** Exercise instructions **
Transcribe every entry word for word, leaving out all images.

= = = = = = =

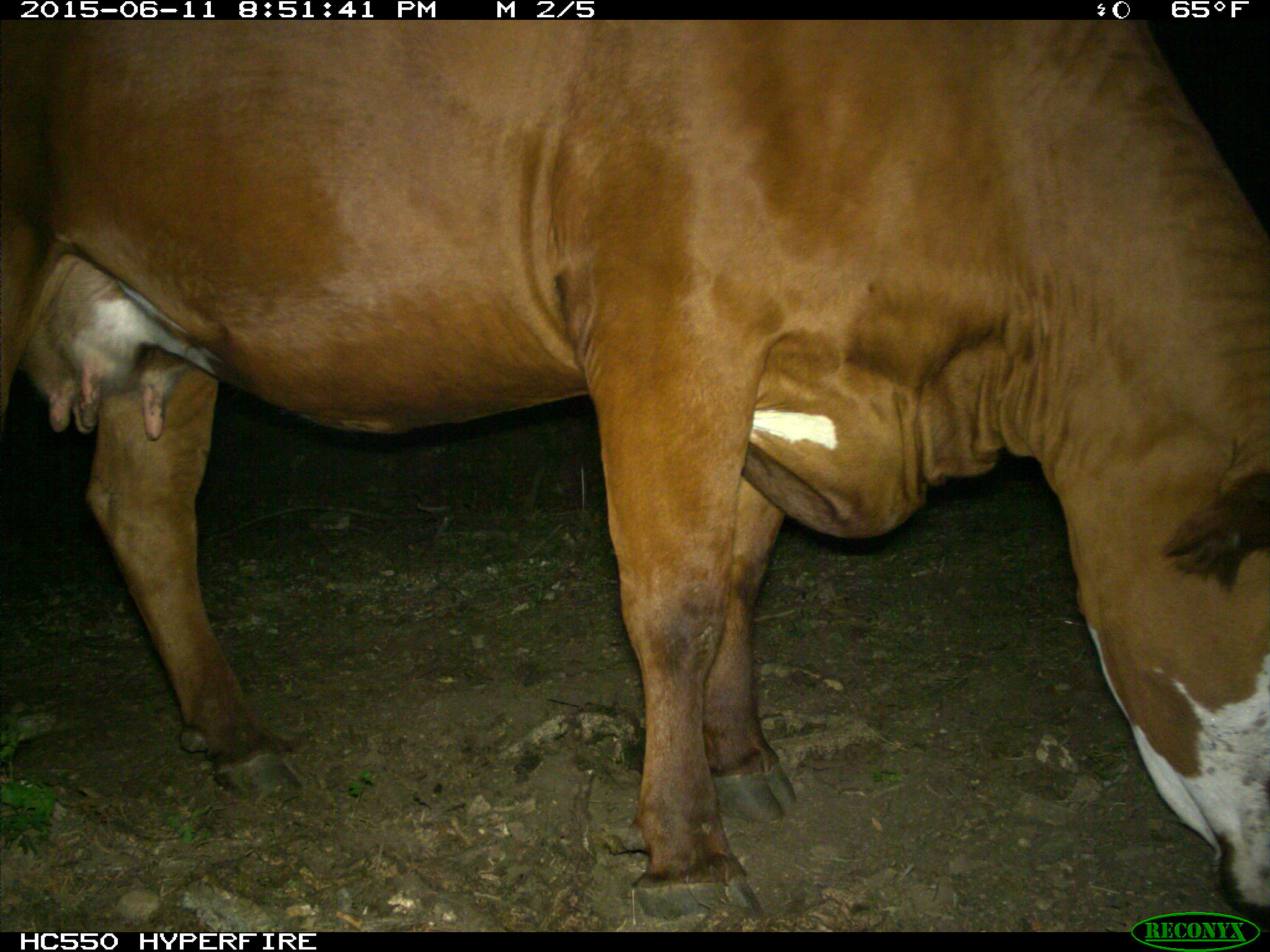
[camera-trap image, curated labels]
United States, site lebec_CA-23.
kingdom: Animalia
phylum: Chordata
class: Mammalia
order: Artiodactyla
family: Bovidae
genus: Bos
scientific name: Bos taurus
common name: domestic cow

= = = = = = =

** Result for this task **
[camera-trap image, curated labels]
United States, site lebec_CA-23.
kingdom: Animalia
phylum: Chordata
class: Mammalia
order: Artiodactyla
family: Bovidae
genus: Bos
scientific name: Bos taurus
common name: domestic cow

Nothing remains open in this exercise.